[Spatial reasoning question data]
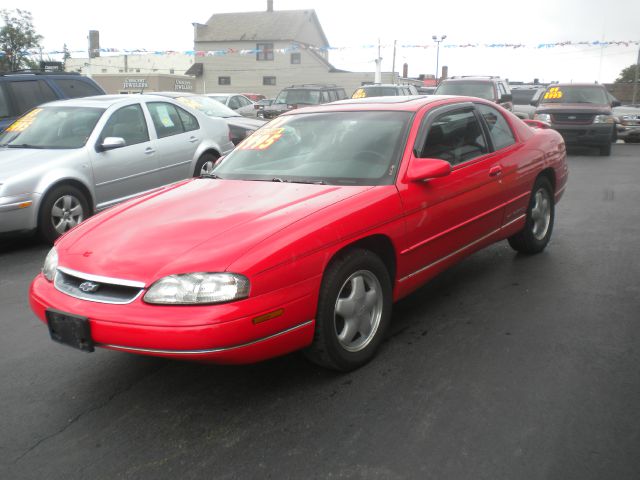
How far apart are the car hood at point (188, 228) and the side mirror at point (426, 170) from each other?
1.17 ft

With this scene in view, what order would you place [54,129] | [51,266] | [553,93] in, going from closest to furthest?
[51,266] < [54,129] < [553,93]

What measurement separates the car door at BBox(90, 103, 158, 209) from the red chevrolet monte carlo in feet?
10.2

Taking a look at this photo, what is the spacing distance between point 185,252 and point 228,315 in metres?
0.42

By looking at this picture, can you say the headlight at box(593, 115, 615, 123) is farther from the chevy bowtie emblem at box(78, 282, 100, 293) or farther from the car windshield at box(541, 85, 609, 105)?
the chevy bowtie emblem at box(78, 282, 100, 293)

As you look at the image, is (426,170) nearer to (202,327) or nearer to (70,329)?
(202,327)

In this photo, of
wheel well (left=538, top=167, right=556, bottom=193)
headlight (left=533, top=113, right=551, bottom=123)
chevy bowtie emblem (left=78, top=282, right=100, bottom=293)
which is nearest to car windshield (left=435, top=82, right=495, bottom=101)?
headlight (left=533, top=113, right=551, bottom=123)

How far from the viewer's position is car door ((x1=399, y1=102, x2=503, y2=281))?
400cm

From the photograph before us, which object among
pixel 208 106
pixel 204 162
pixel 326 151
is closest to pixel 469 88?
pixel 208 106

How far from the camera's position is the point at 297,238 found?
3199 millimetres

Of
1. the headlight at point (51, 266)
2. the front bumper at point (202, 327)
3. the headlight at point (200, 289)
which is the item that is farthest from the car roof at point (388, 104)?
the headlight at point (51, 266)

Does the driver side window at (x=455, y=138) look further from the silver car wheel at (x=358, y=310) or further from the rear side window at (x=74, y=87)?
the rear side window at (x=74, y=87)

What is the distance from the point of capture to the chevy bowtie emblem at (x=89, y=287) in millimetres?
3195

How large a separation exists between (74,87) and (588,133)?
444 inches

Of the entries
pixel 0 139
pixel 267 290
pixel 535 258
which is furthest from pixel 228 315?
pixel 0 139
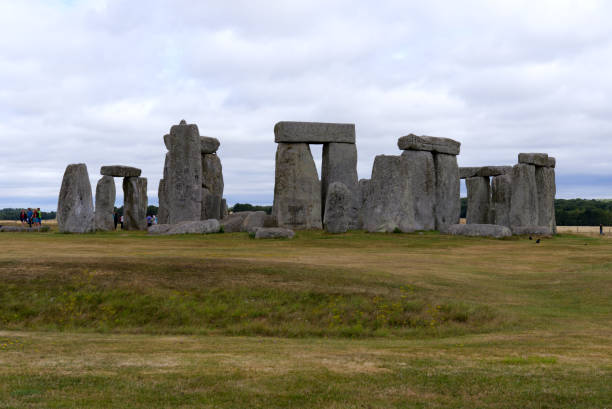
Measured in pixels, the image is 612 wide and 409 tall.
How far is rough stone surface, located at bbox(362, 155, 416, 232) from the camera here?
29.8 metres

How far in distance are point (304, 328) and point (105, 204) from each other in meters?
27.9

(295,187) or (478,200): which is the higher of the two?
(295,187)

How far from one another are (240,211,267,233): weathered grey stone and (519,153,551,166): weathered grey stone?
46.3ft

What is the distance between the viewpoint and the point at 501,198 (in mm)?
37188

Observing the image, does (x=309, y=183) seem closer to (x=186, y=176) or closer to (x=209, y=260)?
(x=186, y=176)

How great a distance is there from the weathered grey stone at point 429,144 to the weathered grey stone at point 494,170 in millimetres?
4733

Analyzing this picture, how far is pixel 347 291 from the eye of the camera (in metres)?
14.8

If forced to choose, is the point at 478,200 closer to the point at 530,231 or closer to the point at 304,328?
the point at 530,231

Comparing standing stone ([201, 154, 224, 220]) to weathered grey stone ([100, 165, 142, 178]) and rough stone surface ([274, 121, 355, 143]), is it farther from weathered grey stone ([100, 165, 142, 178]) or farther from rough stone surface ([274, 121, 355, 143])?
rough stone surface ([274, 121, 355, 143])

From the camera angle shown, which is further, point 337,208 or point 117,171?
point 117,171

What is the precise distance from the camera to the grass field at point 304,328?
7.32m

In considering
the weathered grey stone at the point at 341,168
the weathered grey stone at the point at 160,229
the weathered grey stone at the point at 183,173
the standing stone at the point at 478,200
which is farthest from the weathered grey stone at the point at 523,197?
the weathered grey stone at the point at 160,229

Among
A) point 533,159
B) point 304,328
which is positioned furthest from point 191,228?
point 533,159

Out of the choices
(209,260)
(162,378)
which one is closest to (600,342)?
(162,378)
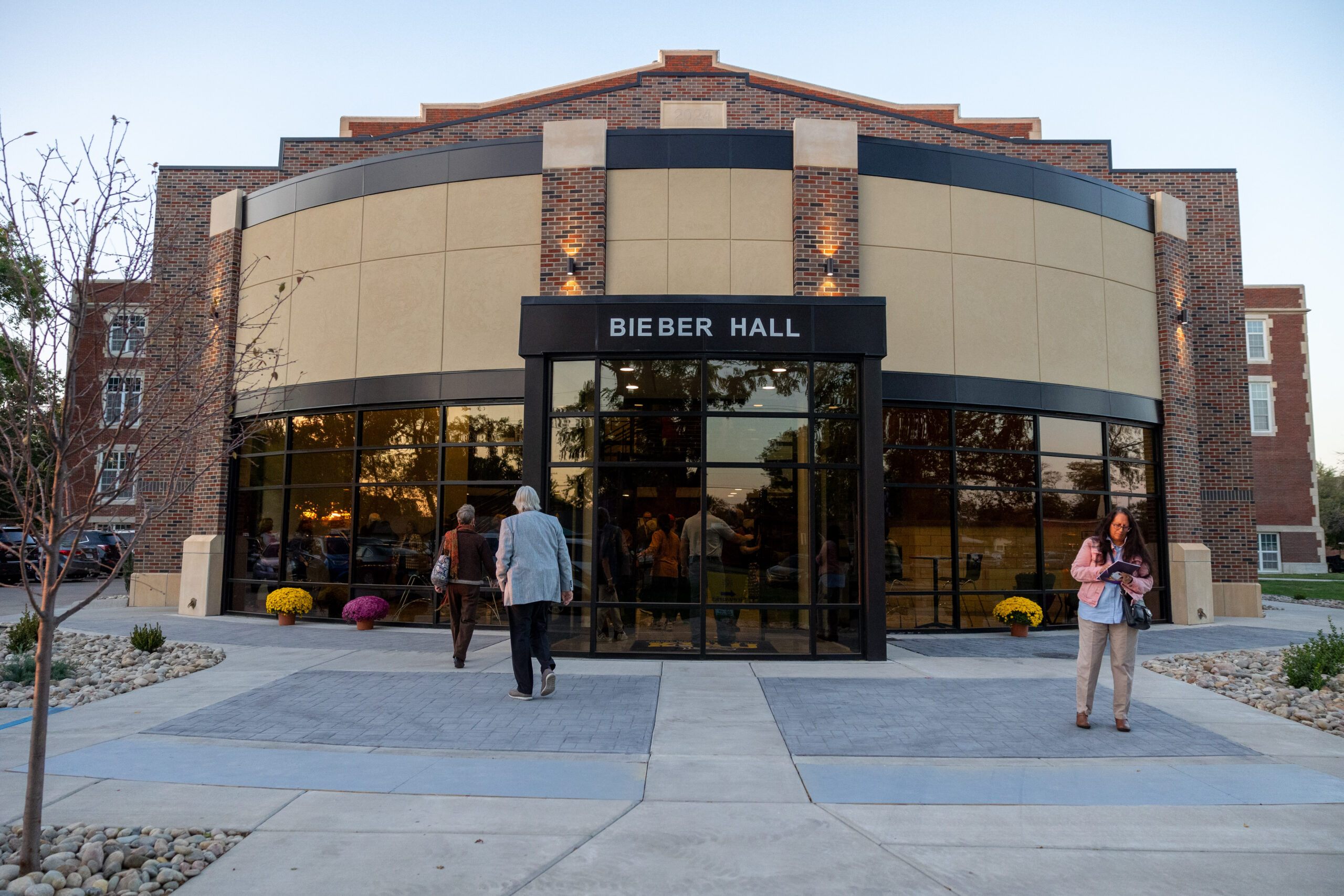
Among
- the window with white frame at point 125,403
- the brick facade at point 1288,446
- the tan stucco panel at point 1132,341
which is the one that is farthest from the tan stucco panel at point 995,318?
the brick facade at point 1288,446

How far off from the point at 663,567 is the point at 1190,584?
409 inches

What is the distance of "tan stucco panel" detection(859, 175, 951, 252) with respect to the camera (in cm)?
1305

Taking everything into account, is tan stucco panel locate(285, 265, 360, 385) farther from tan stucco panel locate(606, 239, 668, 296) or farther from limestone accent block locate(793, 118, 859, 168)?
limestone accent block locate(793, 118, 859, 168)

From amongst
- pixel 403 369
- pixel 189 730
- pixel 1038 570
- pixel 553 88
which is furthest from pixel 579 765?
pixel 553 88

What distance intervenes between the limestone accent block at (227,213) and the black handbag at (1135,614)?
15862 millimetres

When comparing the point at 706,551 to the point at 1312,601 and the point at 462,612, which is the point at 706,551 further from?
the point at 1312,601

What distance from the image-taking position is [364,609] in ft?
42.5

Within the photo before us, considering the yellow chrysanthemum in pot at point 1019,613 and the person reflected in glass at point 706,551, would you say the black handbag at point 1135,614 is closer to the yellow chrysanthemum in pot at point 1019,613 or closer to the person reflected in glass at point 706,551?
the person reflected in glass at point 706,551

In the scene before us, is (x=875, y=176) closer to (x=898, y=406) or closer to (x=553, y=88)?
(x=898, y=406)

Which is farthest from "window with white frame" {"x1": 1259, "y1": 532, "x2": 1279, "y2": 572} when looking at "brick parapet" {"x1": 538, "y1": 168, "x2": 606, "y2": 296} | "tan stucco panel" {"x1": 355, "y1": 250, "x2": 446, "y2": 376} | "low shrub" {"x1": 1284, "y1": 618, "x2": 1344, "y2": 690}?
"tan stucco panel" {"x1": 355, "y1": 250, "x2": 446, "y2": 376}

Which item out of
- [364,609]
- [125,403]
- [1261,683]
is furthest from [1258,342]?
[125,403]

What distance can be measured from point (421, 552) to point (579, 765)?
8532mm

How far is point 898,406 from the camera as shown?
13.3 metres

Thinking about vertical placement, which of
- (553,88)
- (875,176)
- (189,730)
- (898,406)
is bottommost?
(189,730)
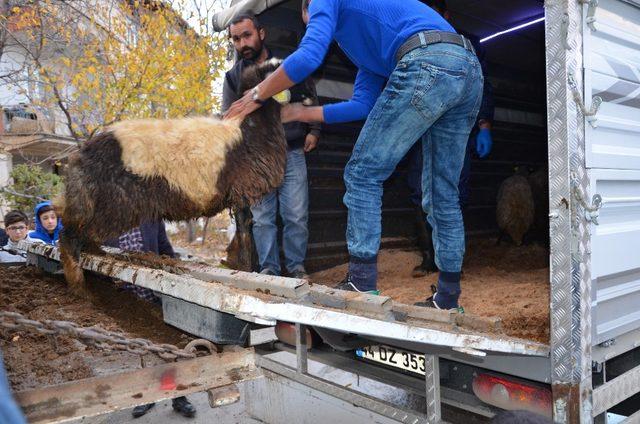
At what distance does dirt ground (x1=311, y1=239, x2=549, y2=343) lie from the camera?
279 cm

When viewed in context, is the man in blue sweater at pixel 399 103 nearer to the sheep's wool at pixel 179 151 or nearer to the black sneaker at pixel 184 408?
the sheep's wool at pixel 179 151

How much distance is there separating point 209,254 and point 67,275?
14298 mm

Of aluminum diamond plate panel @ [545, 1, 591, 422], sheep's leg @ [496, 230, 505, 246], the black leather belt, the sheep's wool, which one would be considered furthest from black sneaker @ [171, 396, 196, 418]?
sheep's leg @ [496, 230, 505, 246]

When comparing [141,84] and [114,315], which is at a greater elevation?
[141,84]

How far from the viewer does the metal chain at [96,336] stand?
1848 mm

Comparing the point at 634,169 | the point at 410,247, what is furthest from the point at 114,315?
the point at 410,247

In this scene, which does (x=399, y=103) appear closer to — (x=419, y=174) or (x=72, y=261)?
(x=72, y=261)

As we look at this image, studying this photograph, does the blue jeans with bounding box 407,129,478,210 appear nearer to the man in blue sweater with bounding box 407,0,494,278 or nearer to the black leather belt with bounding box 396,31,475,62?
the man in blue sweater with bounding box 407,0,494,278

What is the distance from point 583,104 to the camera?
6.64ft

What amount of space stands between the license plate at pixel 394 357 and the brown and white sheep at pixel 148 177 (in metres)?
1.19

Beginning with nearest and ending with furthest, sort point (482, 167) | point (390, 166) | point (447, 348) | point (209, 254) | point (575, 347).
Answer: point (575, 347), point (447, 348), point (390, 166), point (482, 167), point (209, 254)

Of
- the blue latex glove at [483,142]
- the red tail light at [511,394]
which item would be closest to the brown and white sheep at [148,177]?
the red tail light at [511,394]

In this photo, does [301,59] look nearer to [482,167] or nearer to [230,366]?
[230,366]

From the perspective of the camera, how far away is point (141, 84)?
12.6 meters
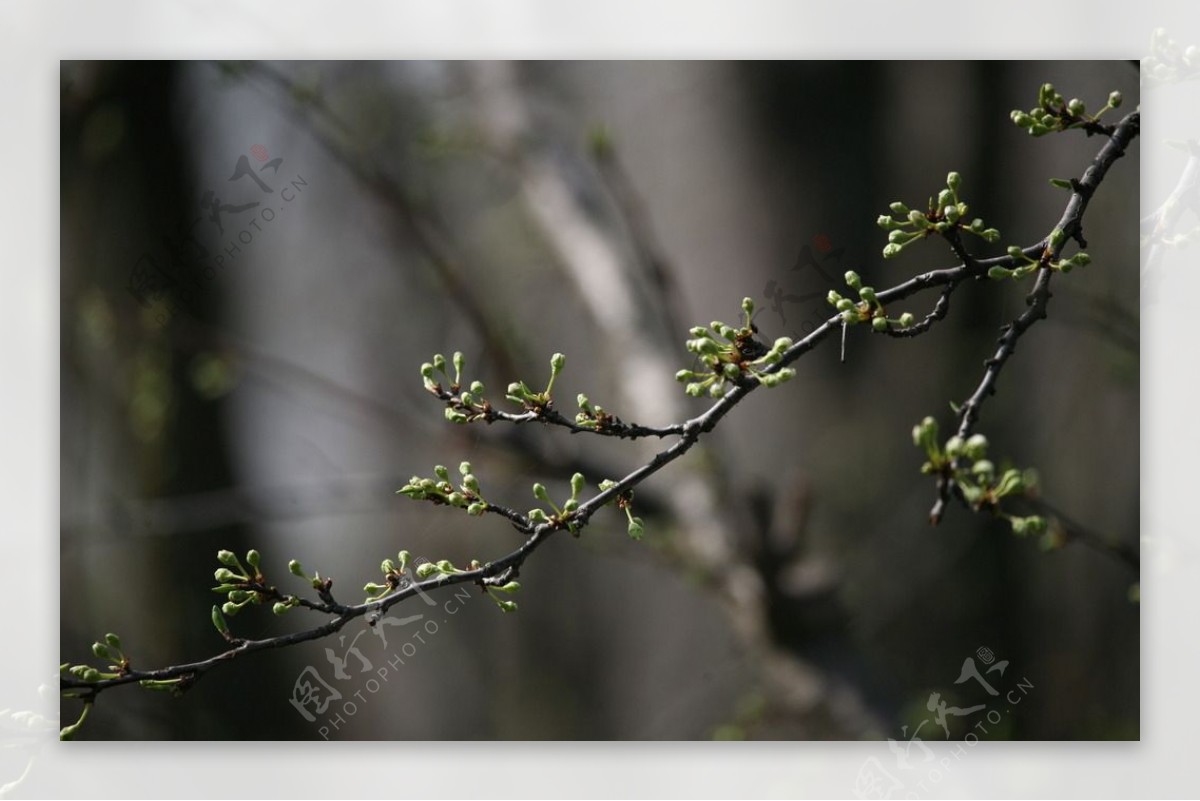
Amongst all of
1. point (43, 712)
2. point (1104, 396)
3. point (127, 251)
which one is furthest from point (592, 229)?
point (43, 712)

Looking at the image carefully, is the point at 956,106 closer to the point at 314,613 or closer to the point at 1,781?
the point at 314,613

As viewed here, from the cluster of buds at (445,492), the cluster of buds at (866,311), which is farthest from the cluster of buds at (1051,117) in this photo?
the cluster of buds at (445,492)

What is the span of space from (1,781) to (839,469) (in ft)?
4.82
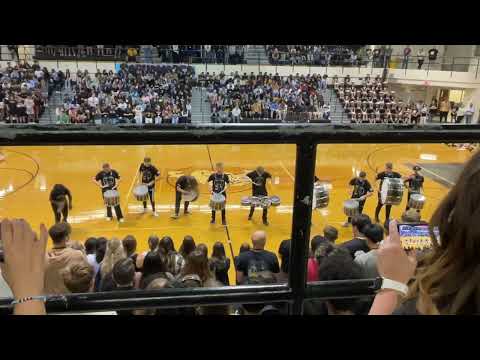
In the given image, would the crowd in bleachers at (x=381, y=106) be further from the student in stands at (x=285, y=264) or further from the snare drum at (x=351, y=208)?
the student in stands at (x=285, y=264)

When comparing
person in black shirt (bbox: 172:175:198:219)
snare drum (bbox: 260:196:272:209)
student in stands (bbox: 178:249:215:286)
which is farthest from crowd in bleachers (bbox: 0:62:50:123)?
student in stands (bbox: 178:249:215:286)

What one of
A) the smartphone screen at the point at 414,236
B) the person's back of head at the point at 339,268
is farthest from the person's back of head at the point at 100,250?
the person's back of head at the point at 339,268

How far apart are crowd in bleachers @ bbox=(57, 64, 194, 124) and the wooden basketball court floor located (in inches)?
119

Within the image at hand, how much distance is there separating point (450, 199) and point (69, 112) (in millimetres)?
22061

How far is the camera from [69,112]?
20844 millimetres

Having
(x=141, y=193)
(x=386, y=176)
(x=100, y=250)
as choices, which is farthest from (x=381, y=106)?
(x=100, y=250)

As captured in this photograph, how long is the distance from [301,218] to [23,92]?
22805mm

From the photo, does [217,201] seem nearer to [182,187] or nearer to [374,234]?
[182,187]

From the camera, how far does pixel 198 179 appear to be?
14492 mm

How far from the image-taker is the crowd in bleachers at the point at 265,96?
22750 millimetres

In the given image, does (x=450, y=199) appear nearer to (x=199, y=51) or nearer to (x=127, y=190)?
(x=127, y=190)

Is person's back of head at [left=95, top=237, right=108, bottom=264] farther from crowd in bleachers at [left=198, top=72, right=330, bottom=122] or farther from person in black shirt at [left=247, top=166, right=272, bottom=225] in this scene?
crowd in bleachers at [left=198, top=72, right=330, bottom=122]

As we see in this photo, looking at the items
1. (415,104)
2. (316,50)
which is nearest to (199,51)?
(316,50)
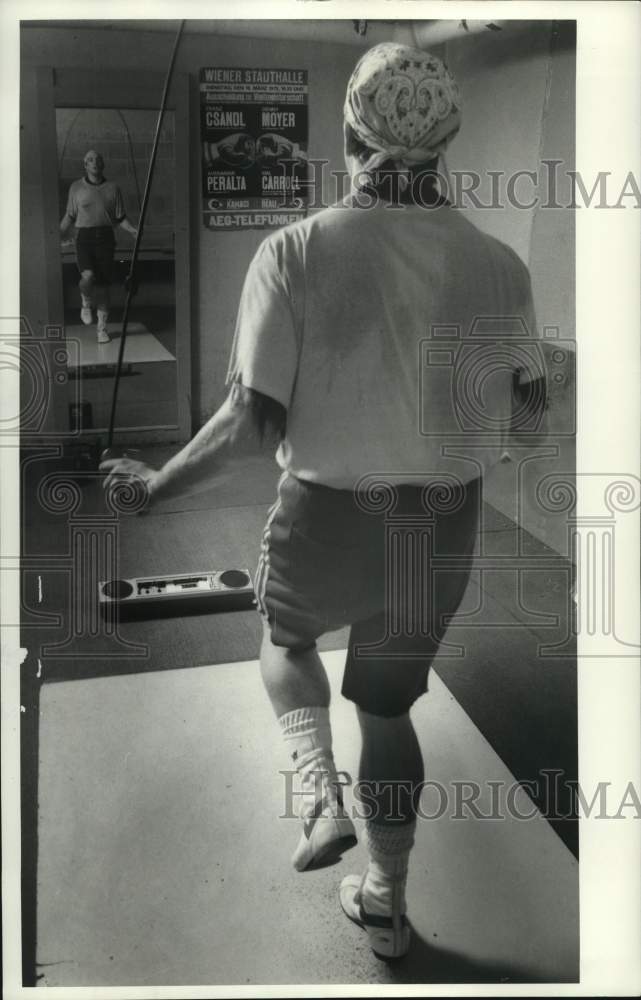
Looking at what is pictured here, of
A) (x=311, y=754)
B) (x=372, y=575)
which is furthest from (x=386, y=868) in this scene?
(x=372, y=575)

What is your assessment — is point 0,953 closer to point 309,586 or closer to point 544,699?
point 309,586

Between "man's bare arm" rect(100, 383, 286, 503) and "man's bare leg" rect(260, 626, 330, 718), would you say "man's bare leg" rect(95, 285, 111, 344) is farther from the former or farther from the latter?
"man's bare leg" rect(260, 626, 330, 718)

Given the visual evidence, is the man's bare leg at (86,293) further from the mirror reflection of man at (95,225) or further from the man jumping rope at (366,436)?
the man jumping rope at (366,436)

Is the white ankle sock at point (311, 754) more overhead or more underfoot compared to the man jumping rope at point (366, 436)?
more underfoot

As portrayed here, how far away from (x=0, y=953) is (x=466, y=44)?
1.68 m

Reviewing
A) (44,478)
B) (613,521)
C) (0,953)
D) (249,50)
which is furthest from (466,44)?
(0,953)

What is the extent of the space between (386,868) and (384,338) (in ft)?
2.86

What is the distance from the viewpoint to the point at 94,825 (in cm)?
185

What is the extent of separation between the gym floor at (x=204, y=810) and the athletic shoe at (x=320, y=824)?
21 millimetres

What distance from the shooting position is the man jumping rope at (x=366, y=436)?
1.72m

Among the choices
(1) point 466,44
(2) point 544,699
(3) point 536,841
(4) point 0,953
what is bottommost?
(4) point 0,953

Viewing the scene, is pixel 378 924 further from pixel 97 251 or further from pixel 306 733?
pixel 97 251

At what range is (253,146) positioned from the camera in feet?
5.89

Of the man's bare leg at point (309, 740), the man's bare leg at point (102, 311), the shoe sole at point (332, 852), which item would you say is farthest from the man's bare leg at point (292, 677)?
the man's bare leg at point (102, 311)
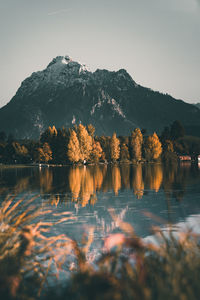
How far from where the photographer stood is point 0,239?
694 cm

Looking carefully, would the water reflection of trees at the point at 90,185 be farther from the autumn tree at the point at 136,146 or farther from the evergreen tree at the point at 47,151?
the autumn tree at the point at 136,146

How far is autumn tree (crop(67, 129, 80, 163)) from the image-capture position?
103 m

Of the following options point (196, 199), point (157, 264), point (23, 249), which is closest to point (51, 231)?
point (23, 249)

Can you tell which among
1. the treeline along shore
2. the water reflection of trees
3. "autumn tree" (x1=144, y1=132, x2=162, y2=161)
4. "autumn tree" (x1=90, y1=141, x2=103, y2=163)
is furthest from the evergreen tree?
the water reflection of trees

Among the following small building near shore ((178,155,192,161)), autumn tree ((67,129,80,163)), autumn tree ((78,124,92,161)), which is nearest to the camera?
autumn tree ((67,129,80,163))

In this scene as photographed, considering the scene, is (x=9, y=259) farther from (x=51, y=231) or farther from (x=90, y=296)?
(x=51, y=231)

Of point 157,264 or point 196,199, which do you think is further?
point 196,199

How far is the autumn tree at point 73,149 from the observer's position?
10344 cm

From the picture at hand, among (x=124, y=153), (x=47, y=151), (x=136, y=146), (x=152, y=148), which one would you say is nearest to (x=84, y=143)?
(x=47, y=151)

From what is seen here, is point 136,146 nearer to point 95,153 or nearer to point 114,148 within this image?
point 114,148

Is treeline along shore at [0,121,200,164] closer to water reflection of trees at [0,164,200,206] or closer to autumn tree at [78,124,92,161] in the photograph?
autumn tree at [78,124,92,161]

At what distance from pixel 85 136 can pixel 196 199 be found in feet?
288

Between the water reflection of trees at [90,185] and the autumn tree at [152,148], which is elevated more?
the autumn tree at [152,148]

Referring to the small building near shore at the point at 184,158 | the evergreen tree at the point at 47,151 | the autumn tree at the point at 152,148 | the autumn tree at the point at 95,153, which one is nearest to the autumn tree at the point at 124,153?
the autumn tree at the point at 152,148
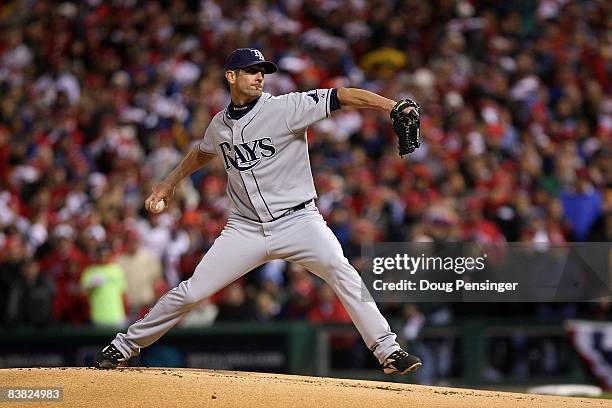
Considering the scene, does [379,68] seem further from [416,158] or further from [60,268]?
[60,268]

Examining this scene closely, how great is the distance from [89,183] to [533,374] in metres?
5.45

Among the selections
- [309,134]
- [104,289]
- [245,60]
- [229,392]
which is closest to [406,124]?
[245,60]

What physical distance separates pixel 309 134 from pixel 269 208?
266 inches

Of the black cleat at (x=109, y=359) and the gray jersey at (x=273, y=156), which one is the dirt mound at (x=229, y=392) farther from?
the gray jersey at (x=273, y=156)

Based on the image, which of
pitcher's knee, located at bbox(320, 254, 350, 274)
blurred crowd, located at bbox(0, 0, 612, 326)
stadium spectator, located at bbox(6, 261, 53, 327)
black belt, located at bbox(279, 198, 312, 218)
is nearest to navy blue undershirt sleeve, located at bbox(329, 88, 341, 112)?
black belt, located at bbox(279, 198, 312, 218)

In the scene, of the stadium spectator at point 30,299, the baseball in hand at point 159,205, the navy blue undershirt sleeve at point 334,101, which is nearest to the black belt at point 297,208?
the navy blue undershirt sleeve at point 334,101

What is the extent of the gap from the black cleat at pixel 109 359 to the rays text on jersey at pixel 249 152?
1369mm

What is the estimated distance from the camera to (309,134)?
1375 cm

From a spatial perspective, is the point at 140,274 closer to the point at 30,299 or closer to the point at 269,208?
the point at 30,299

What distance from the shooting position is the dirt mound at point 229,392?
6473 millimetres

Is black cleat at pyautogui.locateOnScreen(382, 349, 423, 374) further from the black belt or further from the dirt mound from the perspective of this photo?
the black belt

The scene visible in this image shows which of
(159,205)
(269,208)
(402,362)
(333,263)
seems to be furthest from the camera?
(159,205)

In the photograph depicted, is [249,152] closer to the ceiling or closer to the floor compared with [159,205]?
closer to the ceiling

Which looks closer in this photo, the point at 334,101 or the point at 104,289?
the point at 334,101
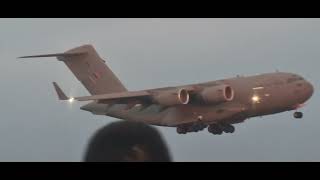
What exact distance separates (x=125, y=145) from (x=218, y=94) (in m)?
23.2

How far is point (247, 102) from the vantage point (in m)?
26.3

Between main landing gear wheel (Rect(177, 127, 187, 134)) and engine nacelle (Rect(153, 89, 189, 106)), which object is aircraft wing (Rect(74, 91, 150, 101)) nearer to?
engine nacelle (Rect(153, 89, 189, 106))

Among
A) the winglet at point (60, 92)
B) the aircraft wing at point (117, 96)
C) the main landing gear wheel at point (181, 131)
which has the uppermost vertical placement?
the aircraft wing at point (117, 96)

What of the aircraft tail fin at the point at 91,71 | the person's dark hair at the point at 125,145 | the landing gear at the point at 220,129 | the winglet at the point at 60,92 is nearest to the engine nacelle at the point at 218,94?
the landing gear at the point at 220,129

▶ _Aim of the exercise_
Leave out each picture and extract the lines from the one containing "What is the estimated" through the end of the records above, inclusive, exactly as they stand.

▶ _Written response_
What is the estimated distance from the camera to (309,134)?
1375 cm

From a spatial perspective, is the point at 140,274 closer to the point at 30,299 or closer to the point at 269,208?
the point at 30,299

What distance from the shooting position is the dirt mound at point 229,392?
6473 millimetres

Is black cleat at pyautogui.locateOnScreen(382, 349, 423, 374) further from the black belt or further from the dirt mound from the perspective of this photo?
the black belt

The scene visible in this image shows which of
(159,205)
(269,208)
(402,362)
(333,263)
seems to be furthest from the camera?
(159,205)

In the photograph depicted, is [249,152] closer to the ceiling or closer to the floor compared with [159,205]?
closer to the ceiling

Which looks closer in this photo, the point at 334,101 or the point at 104,289?
the point at 334,101
What exact distance separates (x=125, y=145) from (x=218, y=94) (in m)?
23.2

How far is point (247, 102) from the vantage point (in m)?
26.3

Between main landing gear wheel (Rect(177, 127, 187, 134)) and engine nacelle (Rect(153, 89, 189, 106)), which object is aircraft wing (Rect(74, 91, 150, 101)) nearer to?
engine nacelle (Rect(153, 89, 189, 106))

Among
A) the winglet at point (60, 92)
B) the aircraft wing at point (117, 96)
C) the main landing gear wheel at point (181, 131)
which has the uppermost vertical placement?
the aircraft wing at point (117, 96)

What of the aircraft tail fin at the point at 91,71 | the person's dark hair at the point at 125,145 | the landing gear at the point at 220,129 | the winglet at the point at 60,92 is nearest to the engine nacelle at the point at 218,94?
the landing gear at the point at 220,129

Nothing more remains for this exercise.